By focusing on the negative, these pundits might be building the narrative that suits their needs, but they're missing the other half of the equation.  Yes, negative contexts draw public attention, but they do so because of an innate need for security and an instinct to group together in the face of threat. 
 
The reverse is also true - we are drawn together to address adversity and are inclined to follow those who show the strength to overcome challenges and keep moving forward.  Remember Abraham Lincoln?  He was a dismal failure at everything he did, except those things he is remembered for.  It's important for us to see our leaders fall - it's by how they learn to pick themselves back up that we judge them.  We also seek leaders who seem to know where that path forward lies, which is why fortune-telling, political prognosticating and polling are all such well-funded pursuits.
 
Negative attacks draw our attention, but they also mobilize us.  The response to the Boston Marathon attack was rapid, coordinated and inspiring - people touched by tragedy and strangers watching from distant corners all dove in with resources, advice and prayers.  Partially because there was this sense of community that formed out of the attack, the post-event consideration has been reflective; more people are interested in understanding and addressing the root causes behind the attack in the hopes of proactively cutting off the next one at the pass than they are looking for a lynching.
Herein lies Trudeau's opportunity.  The Conservatives have drawn all eyes to his perceived failings, laying them bear, so to speak, for the entire world to see.  They have collectively got us looking at Trudeau through a critical, emotional lens.  The unspoken question on the public's lips is "does Trudeau have true grit?
 
The Liberal Party should accept the gauntlet handed them and answer with an affirmative "hell yes."  Trudeau the younger has inherited some of the steel that made his father's gaze so piercing; that simmering cool should be used as much as possible.  Justin Trudeau has also demonstrated a leader's skill in saying first what everyone else will be saying next.  The wording could have been refined, but everyone - including Stephen Harper - wants to know why tragedies like the Boston Marathon, Newtown, Virgina Tech, etc.  keep happening so we can do something to prevent them.

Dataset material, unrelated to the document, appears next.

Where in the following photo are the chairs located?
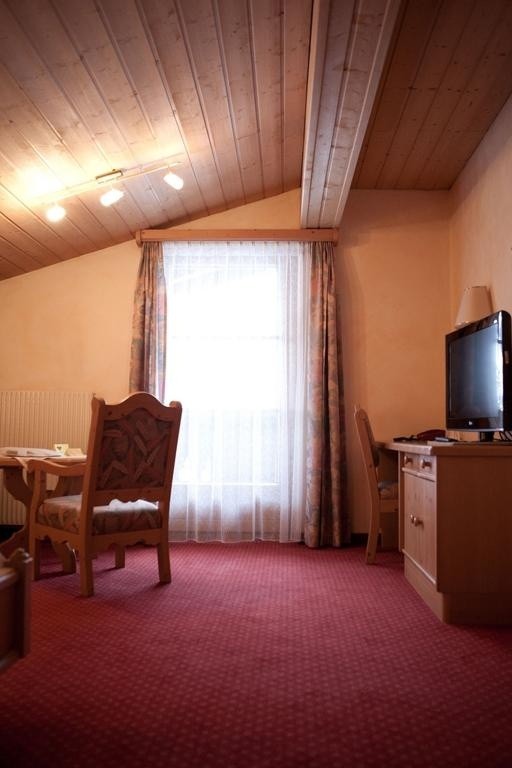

Whack-a-mole politics simply isn't enough - it's not emotionally sustainable.  Whatever the ladder-climbers might like to tell themselves, people will take security over aggression nine times out of ten - and the tenth will only be if they're already hardwired for agitation themselves.
 
Harper's armour is decidedly showing some chinks - despite all his tough talk about real leaders being decisive, he himself has a habit of backing down.  His ideological policy focus of decentralize, disengage and sell oil is backfiring on all fronts; there's demand for centrally-coordinated healthcare strategies, Canada is being blasted for backing away from our human rights obligations and as a result of all this, it's getting harder to shill the Oil Sands.  Add to this a caucus rebellion and a progressively louder protest movement in Canada; you don't have to scratch the surface very far to see how fragile Harper's leadership truly is.
 
While Harper cloisters himself from the troubles lapping at his shores and employs his team in efforts to smack-down opponents, Trudeau is standing tall in the media storm with a twinkle in his eye.  Team Trudeau effectively used the attack ad the political experts have said is so effective as an opportunity to display what kind of leader their man would make; not a guy who hides from attacks but a man who turns an opponent's slings and arrows into gold for the people.
 
The model to follow here is Dalton McGuinty from 2003 - turning every hit into a demonstration of worth and simultaneously (with empathy) portraying the ruling guy as without wind in his sails.  Not going negative is not the same thing as not responding at all - instead, the best response is to use an opponent's force against them.
 
People will rally to keep out a threat, but when gifted with inspirational leadership, they'll also come together with aspirations of building something greater than they can achieve as individuals.
 
Personal grit and social inspiration; if that's not what liberalism is about, I don't know what is.